Open StanfordAlan opened 6 years ago

StanfordAlan commented 6 years ago

Is there a way to not capture or at least not show the g-recaptcha-response in the entries? It takes up almost all of my screen so that the other columns are squished to the point I can't read them.

Thanks!

mdsimpson commented 6 years ago

In the CFDB options, you can indicate the names of fields that you do not wish it to capture.
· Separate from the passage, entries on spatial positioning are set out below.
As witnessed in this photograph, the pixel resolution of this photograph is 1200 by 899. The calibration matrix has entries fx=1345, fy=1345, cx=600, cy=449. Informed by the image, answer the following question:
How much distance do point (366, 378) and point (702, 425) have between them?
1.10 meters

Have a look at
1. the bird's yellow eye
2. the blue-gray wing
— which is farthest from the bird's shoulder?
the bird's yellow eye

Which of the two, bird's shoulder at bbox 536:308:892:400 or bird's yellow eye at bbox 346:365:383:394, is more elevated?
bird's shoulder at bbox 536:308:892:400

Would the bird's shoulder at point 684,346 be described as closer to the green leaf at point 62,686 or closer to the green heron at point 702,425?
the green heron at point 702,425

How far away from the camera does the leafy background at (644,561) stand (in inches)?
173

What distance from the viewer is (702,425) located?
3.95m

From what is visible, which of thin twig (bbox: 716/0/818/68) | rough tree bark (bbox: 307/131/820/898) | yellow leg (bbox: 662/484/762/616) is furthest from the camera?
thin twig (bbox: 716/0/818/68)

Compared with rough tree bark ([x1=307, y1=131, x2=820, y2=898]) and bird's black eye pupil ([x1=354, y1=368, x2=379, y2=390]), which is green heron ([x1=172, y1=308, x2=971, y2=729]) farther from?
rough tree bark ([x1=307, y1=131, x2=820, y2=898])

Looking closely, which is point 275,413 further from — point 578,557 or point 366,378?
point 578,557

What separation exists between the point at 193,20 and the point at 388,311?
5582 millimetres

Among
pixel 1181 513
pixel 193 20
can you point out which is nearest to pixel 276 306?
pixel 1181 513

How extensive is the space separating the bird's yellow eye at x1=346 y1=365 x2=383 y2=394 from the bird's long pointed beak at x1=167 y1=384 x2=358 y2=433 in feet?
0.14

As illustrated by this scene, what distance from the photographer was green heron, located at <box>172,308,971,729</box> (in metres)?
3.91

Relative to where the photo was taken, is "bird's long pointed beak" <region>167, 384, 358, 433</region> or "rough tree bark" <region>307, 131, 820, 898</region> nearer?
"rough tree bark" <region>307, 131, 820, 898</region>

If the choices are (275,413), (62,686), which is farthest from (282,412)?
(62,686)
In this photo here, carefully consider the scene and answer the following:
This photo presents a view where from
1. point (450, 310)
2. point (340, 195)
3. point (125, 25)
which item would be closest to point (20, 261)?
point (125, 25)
bkjproductions commented 5 years ago

To me, it would be OK if that data came at the end of the row, perhaps, but that is probably something to take up with the CF7 author or our Overlords at Google.

Is this the setting: Do not save fields in DB named (comma-separated list, no spaces) I guess once some data has been saved, I would have to go back and delete all the form's data after applying this setting.

I was thinking you could just HIDE the data, or ellipsize it. I don't mind that it's there, per se, just hate seeing it in the otherwise clean interface.

I was trying to hide using this css:

th[title=g-recaptcha-response], td[title=g-recaptcha-response] {display:none;} but that makes my columns go all wonky.

How about ellipsize the table, by default, maybe even for any large data? Something like this, though there is some funky inline width-setting probably from the sortable columns that is throwing off my alignment, even with my dreaded !important bit stuck in there:

th[title=g-recaptcha-response], td[title=g-recaptcha-response] {width: 100px!important;} td[title=g-recaptcha-response] div { text-wrap: unset; width: 100px; white-space: nowrap; overflow: hidden!important; text-overflow: ellipsis; }

Nice that you've given each TD a title so it can be accessed, BTW!